Autor: Nilton N.F. Junior
Lei seca é acertada. O problema é que a fiscalização só se aplica no que tange à falta de pagamento de IPVA, ou seja o interesse do estado. Em Brazlândia, não se vê fiscalização nos fins de semana, e não é raro ver um bebum ao volante fazendo zig-zag.
Autor: Guilherme Rbr
Essas estatísticas provam mais uma vez que a lei seca é absurda e inócua. E o pior é que os supostos "especialistas" ainda dizem que deve-se apertar a fiscalização. OU SEJA: INSISTIR NO ERRO. Enquanto quem bebe uma cervejinha é considerado bandido,os verdadeiros homicidas do volante continuam à solta
Autor: ricardo oliveira
Esses dados refletem a falta de investimento no órgão estadual de trânsito DETRAN/DF, onde pouquissimos funcionários tem que se desdobrarem para tentar atender uma demanda crescente. Basta o GDF aplicar os recursos provenientes de multas e tributos na educação, fiscalização e engenharia para amenizar
Autor: Kelly Melo
Concordo.E além de duras,as leis devem ser cumpridas e mais, aqueles que a infringirem devem ter a certeza de que sofrerão a pena.E como o prof.Davi falou,é necessário mais informação,mais educação.Isso não pode parar.
Autor: Deonildes Santos
Como foi muito bem colocado na declaração de José Montal "no mundo todo, o bem coletivo está acima do interesse individual". Mas no Brasil é o contrário: o interesse individual está acima do comum.

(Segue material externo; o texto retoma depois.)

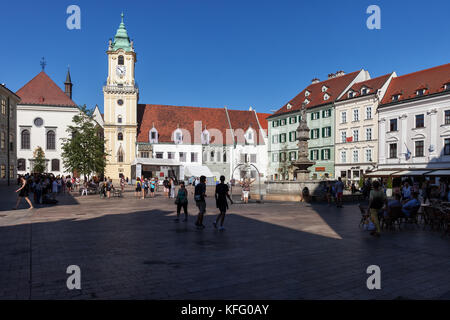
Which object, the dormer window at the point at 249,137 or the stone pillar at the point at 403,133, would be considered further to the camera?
the dormer window at the point at 249,137

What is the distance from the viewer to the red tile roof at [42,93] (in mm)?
60312

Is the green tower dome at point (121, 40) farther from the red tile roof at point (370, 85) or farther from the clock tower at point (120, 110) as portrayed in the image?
the red tile roof at point (370, 85)

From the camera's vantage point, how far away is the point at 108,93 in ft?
204

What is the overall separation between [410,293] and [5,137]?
48829 millimetres

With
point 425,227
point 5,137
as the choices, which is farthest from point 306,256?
point 5,137

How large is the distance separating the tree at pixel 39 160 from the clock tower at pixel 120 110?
10237 millimetres

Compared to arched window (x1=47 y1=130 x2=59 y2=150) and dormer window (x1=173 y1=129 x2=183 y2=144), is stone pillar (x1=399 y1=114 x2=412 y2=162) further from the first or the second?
arched window (x1=47 y1=130 x2=59 y2=150)

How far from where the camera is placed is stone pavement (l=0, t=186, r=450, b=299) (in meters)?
5.64

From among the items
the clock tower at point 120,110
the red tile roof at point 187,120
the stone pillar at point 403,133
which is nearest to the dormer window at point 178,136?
the red tile roof at point 187,120

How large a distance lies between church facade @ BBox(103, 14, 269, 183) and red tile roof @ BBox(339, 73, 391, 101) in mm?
19877

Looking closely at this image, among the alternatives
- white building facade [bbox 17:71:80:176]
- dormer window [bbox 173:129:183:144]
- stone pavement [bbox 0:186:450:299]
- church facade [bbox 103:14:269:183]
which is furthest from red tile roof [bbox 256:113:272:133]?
stone pavement [bbox 0:186:450:299]
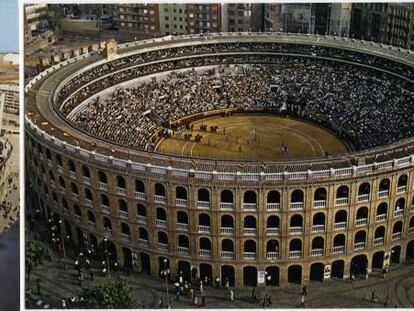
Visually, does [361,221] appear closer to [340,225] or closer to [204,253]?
[340,225]

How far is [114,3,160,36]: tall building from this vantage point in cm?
11050

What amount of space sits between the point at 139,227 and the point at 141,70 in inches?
1311

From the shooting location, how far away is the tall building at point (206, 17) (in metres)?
105

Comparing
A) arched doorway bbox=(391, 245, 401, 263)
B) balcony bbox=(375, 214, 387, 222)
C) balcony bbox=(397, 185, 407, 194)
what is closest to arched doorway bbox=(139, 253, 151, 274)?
balcony bbox=(375, 214, 387, 222)

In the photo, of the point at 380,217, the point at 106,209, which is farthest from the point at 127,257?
the point at 380,217

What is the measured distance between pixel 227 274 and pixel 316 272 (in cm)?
691

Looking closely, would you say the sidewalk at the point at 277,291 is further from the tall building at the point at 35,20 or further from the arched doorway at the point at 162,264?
the tall building at the point at 35,20

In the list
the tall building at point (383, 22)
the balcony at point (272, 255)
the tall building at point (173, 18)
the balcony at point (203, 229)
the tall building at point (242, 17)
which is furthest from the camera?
the tall building at point (173, 18)

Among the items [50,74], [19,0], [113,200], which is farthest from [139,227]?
[50,74]

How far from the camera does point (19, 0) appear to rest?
43.2m

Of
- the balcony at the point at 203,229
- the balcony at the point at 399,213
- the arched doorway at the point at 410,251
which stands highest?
the balcony at the point at 399,213

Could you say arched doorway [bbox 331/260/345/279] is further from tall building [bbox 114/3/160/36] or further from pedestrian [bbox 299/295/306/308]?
tall building [bbox 114/3/160/36]

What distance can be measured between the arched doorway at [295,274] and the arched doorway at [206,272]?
6.06 meters

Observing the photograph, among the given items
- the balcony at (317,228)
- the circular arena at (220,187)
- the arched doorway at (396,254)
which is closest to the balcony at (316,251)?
the circular arena at (220,187)
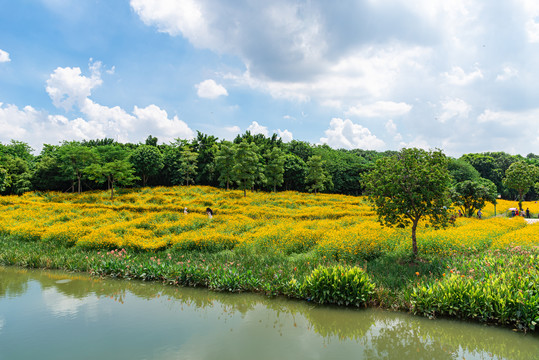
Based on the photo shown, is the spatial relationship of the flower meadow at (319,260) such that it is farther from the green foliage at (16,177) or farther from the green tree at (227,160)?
the green foliage at (16,177)

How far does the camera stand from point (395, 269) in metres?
11.2

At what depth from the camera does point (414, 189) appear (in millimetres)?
12633

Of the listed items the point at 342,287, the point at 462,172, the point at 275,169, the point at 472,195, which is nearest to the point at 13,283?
the point at 342,287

E o resultado é o q vemos. Portanto as leis teem d ser duras mesmo.
Autor: marta souza
A questão do trânsito é caso que deve envolver todos os órgãos de segurança pública. Polícia Militar, Polícia Civil, Polícia Federal, Polícia Rodoviária Federal e Corpo de Bombeiros. Todos deveriam auxiliar na fiscalização do trânsito, tirando das ruas os motoristas irresponsáveis. Cadê o DENATRAN??